Using the Redis and Sentinel setup text below, explain in one to three sentences why all Redis nodes should be configured the same way and have similar server specs.

Selected excerpt:
--- start ---

To get a better understanding on how to correctly set up Sentinel, please read
the [Redis Sentinel documentation](https://redis.io/topics/sentinel) first, as
failing to configure it correctly can lead to data loss or can bring your
whole cluster down, invalidating the failover effort.

### Recommended setup

For a minimal setup, you will install the Omnibus GitLab package in `3`
**independent** machines, both with **Redis** and **Sentinel**:

- Redis Master + Sentinel
- Redis Slave + Sentinel
- Redis Slave + Sentinel

If you are not sure or don't understand why and where the amount of nodes come
from, read [Redis setup overview](#redis-setup-overview) and
[Sentinel setup overview](#sentinel-setup-overview).

For a recommended setup that can resist more failures, you will install
the Omnibus GitLab package in `5` **independent** machines, both with
**Redis** and **Sentinel**:

- Redis Master + Sentinel
- Redis Slave + Sentinel
- Redis Slave + Sentinel
- Redis Slave + Sentinel
- Redis Slave + Sentinel

### Redis setup overview

You must have at least `3` Redis servers: `1` Master, `2` Slaves, and they
need to each be on independent machines (see explanation above).

You can have additional Redis nodes, that will help survive a situation
where more nodes goes down. Whenever there is only `2` nodes online, a failover
will not be initiated.

As an example, if you have `6` Redis nodes, a maximum of `3` can be
simultaneously down.

Please note that there are different requirements for Sentinel nodes.
If you host them in the same Redis machines, you may need to take
that restrictions into consideration when calculating the amount of
nodes to be provisioned. See [Sentinel setup overview](#sentinel-setup-overview)
documentation for more information.

All Redis nodes should be configured the same way and with similar server specs, as
in a failover situation, any **Slave** can be promoted as the new **Master** by
the Sentinel servers.

The replication requires authentication, so you need to define a password to
protect all Redis nodes and the Sentinels. They will all share the same
password, and all instances must be able to talk to
each other over the network.

### Sentinel setup overview

Sentinels watch both other Sentinels and Redis nodes. Whenever a Sentinel
detects that a Redis node is not responding, it will announce that to the
other Sentinels. They have to reach the **quorum**, that is the minimum amount
of Sentinels that agrees a node is down, in order to be able to start a failover.

Whenever the **quorum** is met, the **majority** of all known Sentinel nodes
need to be available and reachable, so that they can elect the Sentinel **leader**
who will take all the decisions to restore the service availability by:

- Promoting a new **Master**
- Reconfiguring the other **Slaves** and make them point to the new **Master**
- Announce the new **Master** to every other Sentinel peer
- Reconfigure the old **Master** and demote to **Slave** when it comes back online

You must have at least `3` Redis Sentinel servers, and they need to
be each in an independent machine (that are believed to fail independently),
ideally in different geographical areas.

--- end ---

Extracted entries:
--- start ---

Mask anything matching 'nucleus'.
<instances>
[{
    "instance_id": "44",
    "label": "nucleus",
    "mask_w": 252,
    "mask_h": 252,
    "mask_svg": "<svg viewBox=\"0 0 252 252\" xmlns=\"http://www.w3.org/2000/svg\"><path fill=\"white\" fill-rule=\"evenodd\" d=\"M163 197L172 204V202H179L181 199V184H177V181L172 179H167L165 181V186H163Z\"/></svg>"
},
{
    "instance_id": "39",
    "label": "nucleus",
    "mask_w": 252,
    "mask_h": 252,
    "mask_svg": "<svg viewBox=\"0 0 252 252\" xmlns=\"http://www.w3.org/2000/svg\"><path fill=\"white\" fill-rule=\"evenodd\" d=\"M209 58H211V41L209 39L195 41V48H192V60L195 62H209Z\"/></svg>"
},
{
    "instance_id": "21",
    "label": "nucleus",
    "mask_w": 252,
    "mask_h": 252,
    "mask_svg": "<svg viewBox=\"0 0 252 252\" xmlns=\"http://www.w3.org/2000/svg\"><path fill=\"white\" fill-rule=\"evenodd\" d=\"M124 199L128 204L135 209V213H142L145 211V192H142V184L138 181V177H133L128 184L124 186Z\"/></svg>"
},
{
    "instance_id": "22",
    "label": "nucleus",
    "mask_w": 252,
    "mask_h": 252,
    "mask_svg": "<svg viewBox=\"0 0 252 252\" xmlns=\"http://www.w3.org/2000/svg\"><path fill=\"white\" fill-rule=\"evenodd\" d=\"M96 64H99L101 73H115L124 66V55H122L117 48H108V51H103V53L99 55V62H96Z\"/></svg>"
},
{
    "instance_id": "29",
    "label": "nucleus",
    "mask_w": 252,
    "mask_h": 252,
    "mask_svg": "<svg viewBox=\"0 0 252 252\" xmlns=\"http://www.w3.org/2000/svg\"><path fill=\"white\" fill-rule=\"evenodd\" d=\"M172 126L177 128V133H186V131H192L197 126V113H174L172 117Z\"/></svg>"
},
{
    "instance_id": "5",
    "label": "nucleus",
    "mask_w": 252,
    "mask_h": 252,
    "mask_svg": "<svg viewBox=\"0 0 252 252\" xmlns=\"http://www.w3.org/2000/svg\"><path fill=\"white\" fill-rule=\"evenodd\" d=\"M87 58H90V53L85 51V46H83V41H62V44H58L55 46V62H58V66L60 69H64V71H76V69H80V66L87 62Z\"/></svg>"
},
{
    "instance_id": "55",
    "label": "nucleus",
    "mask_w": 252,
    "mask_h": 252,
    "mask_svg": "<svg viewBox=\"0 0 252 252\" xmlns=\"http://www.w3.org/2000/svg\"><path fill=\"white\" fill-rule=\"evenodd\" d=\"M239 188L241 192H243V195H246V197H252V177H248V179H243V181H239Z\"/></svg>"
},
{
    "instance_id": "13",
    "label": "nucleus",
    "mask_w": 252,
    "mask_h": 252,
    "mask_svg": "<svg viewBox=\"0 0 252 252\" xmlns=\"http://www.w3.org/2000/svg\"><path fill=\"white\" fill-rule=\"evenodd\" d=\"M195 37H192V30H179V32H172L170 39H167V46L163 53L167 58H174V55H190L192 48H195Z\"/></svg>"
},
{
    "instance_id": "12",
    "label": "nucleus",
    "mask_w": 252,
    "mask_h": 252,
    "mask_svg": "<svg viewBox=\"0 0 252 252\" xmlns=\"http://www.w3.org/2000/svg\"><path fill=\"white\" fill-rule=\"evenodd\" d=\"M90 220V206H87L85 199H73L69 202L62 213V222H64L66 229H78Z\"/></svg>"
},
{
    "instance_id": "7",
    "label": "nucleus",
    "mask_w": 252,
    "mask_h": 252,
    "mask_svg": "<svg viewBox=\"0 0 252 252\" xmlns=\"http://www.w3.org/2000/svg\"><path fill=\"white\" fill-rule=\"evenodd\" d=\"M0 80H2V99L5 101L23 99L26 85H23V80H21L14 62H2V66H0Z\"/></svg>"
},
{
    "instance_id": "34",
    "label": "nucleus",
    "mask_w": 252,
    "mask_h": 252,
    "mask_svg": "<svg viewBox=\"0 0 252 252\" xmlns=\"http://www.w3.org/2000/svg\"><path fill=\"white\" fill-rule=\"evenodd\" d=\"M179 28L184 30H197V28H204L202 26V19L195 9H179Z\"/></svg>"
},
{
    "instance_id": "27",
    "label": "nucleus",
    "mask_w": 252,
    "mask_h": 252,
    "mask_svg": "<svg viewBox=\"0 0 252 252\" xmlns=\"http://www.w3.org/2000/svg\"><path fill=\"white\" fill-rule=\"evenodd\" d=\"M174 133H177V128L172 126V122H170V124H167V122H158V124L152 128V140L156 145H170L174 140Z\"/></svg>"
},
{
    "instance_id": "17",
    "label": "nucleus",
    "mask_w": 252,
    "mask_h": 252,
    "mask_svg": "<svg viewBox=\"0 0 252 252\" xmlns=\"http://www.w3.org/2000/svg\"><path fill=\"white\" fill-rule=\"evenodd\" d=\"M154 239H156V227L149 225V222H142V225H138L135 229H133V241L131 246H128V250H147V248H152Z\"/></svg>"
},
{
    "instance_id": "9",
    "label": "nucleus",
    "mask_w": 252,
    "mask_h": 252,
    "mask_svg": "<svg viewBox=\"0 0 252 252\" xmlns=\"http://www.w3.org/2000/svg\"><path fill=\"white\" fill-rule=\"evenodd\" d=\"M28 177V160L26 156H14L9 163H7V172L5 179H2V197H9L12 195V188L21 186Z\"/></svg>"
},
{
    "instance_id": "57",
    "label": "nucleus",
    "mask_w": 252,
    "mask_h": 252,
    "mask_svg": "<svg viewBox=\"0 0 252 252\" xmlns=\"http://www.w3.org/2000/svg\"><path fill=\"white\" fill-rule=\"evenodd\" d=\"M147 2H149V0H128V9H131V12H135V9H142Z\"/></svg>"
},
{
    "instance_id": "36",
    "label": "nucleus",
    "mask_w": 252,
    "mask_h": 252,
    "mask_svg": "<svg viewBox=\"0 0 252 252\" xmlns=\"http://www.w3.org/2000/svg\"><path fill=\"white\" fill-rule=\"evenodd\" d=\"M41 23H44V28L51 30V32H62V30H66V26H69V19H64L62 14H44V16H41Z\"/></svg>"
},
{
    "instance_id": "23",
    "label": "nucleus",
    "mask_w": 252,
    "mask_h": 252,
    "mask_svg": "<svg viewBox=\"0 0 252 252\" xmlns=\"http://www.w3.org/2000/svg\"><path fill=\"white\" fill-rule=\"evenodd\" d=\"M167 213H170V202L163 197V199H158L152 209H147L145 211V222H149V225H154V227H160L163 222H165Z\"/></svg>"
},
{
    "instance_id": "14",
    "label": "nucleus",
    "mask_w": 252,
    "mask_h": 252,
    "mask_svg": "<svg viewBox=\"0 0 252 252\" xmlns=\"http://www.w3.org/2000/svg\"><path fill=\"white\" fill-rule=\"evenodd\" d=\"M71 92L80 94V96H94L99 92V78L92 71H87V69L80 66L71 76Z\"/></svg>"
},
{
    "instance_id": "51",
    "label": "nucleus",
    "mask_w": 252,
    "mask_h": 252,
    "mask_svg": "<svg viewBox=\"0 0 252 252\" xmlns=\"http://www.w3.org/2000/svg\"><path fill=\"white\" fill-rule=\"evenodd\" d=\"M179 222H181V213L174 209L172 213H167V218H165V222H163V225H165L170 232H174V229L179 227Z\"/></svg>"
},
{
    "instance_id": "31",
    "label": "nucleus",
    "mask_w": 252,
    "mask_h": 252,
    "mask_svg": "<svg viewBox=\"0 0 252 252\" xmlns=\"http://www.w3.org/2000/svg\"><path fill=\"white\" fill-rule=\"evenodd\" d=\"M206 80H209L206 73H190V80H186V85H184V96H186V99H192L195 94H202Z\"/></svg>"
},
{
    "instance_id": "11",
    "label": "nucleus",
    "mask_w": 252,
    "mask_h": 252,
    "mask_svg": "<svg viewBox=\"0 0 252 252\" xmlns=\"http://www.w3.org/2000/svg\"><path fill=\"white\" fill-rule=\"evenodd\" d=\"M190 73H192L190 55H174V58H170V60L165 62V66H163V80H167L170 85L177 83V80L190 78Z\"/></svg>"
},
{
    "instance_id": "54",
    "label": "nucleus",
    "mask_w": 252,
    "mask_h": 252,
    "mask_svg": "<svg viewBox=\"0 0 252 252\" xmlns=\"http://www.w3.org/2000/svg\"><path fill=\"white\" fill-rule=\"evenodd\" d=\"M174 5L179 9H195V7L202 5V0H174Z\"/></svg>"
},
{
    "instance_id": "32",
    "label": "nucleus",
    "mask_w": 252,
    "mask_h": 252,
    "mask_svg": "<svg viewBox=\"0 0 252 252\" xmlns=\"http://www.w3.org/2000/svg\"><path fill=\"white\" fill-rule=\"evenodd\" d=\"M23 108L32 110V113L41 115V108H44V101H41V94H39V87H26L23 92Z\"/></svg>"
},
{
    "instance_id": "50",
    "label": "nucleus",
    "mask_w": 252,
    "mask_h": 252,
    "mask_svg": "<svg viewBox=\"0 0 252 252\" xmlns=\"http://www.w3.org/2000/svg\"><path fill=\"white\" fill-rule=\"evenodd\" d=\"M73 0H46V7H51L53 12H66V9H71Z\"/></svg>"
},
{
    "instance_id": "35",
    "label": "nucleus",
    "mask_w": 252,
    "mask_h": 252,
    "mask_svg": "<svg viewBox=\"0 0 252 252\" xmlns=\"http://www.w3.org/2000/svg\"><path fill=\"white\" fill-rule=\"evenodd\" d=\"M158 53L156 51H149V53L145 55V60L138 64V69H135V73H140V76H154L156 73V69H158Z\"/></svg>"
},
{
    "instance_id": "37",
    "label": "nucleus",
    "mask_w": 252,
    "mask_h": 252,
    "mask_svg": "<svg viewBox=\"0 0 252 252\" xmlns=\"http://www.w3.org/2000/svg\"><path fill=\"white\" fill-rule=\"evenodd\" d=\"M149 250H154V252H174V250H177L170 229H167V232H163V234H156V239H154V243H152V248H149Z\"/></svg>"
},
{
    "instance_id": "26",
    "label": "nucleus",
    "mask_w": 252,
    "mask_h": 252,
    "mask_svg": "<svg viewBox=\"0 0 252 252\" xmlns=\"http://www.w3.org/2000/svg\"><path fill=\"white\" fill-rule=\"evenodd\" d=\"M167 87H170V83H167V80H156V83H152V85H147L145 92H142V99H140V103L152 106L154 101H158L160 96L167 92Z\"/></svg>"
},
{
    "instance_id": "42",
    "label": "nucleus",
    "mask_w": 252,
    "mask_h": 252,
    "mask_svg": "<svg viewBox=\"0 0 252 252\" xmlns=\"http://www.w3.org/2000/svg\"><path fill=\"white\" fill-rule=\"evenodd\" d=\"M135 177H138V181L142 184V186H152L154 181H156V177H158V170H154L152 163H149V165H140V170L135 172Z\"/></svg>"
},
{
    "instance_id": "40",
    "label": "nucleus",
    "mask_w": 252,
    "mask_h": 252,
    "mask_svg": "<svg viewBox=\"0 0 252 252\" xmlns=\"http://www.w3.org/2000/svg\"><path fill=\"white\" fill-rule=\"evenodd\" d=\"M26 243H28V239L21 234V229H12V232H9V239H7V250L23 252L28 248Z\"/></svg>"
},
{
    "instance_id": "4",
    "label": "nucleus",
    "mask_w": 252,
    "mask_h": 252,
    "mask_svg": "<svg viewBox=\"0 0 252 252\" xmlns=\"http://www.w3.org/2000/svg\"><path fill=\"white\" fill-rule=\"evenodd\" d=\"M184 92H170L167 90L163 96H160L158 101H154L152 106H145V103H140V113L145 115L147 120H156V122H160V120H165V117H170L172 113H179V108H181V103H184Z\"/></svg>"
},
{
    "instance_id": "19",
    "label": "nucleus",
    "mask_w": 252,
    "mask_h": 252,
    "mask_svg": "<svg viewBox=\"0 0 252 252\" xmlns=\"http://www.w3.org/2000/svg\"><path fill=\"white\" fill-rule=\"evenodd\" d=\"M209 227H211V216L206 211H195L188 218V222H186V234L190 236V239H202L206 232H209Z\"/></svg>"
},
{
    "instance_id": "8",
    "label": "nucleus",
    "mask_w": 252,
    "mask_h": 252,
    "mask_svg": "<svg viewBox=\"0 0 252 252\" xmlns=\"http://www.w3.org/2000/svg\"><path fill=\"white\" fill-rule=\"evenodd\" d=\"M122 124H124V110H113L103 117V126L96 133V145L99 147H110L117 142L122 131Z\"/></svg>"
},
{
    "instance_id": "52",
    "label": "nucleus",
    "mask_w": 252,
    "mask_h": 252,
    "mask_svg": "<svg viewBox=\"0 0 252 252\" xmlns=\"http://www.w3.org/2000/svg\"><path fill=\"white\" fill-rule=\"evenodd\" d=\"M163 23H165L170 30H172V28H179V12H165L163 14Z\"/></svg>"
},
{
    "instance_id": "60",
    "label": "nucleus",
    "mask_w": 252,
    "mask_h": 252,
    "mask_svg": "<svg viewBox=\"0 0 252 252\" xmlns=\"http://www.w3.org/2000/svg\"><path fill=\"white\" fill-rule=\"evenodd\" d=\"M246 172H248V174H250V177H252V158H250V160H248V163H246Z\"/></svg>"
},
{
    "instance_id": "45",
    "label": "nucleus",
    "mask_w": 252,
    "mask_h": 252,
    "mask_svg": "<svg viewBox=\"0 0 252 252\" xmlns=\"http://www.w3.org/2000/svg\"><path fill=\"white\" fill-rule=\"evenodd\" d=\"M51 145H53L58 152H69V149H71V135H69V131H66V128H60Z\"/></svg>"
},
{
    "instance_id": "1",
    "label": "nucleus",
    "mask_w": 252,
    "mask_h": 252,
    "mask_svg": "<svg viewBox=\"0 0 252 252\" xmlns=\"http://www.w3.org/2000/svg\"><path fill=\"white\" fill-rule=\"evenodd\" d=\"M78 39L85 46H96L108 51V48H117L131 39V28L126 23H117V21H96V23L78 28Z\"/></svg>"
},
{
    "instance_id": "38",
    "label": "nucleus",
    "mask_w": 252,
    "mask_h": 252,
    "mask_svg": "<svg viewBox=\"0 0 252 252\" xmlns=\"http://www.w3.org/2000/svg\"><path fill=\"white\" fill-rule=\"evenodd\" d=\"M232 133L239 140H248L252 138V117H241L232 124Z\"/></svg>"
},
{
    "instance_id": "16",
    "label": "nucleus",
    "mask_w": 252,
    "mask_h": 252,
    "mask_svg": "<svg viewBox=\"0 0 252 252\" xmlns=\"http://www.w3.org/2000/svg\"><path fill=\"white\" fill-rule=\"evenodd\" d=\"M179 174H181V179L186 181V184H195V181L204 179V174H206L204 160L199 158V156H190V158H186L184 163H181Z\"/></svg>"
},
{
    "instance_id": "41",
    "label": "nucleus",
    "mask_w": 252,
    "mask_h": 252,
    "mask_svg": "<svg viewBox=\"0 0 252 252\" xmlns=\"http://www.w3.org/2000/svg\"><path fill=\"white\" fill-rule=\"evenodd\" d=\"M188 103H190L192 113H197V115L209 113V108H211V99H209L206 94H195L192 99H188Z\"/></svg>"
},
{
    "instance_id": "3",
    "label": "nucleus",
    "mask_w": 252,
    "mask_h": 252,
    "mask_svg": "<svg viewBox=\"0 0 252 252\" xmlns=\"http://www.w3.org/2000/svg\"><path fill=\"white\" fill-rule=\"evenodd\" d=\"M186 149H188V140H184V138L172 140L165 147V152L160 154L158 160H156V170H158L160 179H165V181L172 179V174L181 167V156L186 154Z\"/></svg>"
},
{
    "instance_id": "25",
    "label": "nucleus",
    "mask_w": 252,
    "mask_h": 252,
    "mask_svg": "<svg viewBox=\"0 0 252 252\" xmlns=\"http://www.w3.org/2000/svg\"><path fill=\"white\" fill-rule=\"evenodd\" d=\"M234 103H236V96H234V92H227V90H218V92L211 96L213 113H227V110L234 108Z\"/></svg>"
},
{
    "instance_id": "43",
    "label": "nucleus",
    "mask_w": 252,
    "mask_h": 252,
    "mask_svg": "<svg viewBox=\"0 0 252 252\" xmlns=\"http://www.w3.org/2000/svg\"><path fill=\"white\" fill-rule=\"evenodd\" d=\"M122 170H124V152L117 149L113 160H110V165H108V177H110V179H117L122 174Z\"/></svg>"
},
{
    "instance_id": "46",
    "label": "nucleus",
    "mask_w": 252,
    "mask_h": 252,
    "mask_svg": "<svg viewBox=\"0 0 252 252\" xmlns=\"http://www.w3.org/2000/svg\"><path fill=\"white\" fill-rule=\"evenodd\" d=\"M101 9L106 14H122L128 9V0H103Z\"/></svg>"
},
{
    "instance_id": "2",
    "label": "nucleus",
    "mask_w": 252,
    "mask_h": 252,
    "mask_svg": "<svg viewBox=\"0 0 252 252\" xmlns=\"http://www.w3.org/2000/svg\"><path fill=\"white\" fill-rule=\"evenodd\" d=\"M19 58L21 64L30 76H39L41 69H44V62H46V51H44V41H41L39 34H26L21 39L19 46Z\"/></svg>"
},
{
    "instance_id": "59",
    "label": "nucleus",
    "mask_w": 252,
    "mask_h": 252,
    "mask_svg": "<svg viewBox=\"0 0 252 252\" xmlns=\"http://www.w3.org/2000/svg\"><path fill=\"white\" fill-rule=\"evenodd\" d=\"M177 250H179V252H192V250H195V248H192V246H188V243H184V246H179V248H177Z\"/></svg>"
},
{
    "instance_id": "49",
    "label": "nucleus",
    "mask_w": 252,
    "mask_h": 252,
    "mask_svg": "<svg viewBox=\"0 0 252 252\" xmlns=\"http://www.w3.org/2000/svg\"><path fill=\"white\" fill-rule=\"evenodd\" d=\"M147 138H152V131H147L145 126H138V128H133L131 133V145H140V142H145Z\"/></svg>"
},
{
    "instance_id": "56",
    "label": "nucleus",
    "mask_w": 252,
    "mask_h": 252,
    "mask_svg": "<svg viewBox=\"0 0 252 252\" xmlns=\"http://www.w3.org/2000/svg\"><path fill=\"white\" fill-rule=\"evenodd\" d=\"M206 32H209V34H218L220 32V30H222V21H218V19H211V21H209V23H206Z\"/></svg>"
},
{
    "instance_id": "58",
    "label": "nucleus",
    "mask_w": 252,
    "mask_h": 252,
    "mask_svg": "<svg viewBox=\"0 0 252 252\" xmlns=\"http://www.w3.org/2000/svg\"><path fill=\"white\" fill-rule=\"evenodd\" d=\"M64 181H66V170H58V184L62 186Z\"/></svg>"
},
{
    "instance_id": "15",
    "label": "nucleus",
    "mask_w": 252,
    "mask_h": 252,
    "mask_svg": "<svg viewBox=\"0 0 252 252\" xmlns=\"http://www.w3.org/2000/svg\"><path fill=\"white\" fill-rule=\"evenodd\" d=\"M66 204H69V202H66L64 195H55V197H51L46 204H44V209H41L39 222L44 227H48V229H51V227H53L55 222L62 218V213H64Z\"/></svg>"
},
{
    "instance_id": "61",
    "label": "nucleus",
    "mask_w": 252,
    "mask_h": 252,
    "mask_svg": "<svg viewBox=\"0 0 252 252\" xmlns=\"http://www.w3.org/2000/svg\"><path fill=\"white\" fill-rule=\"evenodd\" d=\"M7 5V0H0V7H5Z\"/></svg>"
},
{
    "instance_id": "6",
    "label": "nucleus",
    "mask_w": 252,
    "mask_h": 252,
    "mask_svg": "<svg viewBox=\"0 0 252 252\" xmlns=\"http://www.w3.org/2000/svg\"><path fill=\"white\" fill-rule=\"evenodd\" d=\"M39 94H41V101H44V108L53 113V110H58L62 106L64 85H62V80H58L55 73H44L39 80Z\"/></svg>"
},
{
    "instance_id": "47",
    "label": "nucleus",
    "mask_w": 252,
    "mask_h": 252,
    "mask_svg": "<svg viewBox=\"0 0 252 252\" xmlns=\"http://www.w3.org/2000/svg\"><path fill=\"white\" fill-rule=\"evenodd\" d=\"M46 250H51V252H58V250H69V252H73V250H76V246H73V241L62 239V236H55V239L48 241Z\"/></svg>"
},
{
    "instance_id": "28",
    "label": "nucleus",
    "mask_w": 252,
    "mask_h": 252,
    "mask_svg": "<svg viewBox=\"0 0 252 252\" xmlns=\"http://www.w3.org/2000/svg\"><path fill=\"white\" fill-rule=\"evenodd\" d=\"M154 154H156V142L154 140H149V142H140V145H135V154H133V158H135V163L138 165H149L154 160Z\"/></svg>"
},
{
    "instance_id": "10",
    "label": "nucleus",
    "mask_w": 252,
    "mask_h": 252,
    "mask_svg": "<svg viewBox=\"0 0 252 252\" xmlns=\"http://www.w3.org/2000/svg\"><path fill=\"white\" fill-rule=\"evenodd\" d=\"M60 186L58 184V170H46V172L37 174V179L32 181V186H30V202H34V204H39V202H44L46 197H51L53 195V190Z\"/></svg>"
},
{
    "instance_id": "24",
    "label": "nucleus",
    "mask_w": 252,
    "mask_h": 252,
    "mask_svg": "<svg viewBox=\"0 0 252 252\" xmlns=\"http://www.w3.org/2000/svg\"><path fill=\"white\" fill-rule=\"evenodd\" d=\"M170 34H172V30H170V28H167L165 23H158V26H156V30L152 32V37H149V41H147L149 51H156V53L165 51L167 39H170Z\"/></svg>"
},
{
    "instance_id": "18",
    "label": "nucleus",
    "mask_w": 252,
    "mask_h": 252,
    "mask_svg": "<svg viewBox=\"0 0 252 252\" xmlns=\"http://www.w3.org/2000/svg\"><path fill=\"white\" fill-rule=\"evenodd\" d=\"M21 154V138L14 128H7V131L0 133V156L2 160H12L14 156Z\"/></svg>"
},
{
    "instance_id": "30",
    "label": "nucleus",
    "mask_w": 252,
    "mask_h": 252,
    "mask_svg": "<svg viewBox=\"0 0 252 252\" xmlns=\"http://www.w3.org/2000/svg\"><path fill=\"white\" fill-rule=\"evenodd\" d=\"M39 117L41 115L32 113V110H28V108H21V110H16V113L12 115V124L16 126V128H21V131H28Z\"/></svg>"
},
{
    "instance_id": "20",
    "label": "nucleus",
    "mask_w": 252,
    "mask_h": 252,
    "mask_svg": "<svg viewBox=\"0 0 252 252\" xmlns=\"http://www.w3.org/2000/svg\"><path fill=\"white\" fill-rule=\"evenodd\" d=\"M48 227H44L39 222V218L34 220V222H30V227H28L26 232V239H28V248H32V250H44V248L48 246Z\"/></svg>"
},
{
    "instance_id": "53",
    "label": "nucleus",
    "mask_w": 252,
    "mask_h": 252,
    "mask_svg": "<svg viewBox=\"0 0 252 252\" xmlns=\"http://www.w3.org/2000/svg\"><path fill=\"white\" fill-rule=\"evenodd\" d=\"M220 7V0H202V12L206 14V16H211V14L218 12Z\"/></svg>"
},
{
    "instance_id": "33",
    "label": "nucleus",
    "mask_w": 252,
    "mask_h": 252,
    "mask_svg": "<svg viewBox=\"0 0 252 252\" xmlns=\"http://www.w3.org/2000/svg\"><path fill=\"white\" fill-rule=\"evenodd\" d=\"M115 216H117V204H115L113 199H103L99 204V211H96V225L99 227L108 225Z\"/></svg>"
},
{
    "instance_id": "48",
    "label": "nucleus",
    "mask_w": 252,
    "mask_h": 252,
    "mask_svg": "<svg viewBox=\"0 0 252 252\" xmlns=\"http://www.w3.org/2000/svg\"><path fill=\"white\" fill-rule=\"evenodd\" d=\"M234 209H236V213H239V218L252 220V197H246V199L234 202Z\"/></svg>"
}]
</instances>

--- end ---

Solved problem: All Redis nodes should match because, in a failover, the Sentinel servers can promote any Slave to be the new Master.